The Nats survived the catching scare thanks to their latest bruising offensive performance against the Marlins pitching staff. One night after homering four times en route to a 15-7 rout, they again put a hurting on Miami’s starter, scoring six runs off rookie Adam Mazur.

And they wasted no time doing it. They immediately put pressure on Mazur with CJ Abrams’ leadoff double and James Wood’s follow-up single. That brought Bell to the plate looking to continue his torrid 72-hour stretch, and boy did the big guy do that, launching another homer into the loanDepot Park upper deck for a 3-0 lead.

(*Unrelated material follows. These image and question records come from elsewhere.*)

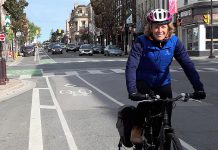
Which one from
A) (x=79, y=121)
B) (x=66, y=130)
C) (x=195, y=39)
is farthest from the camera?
(x=195, y=39)

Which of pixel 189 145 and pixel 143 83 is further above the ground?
pixel 143 83

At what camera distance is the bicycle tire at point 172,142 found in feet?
14.4

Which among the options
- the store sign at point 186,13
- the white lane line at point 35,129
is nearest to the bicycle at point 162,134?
→ the white lane line at point 35,129

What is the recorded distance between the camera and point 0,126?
10031 millimetres

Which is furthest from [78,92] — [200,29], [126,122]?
[200,29]

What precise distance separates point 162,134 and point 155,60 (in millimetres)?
794

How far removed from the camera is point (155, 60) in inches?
193

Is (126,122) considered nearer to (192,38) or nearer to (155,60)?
(155,60)

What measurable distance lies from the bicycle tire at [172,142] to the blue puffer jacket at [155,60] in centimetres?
66

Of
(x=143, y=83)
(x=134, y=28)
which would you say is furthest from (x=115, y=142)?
(x=134, y=28)

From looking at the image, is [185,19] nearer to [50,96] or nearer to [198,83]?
[50,96]

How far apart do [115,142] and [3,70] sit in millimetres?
14203

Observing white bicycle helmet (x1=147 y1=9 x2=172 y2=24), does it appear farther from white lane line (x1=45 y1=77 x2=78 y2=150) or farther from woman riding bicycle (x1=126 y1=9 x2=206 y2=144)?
white lane line (x1=45 y1=77 x2=78 y2=150)

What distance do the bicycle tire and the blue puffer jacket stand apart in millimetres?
665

Bell has always had a penchant for red-hot runs at the plate, but this current one might rival anything he’s ever done. Beginning with his game-winning homer Sunday at Wrigley Field, he just completed an 11-inning stretch in which he went 6-for-8 with four homers and 12 RBIs. (He added a 13th RBI with a sacrifice fly in the sixth inning, one of two fly balls off his bat that reached the warning track tonight.)

"He was talking to one of our teammates and figured out a little something before he hit the home run in Chicago," outfielder Daylen Lile said. "Whatever he's been doing has been working."

As great as Bell has been in recent days, the Nationals have been getting offensive production from up and down their lineup. Tonight, that included their surprise No. 4 hitter: Lile. The rookie outfielder has earned his way into a prime batting position, and he rewarded Cairo for the assignment tonight with an absolute laser of a home run off the façade of the upper deck in the top of the fifth.

Lile’s fifth homer of the season raised his OPS to .781, only three points behind Abrams.

"The home run was awesome, but me hitting the ball to center field, using the big part of the field, really shows that my swing is in a good place right now," said Lile, now batting .432 over his last nine games. "The routine I'm doing is working. I've just got to stay with it and keep grinding every day."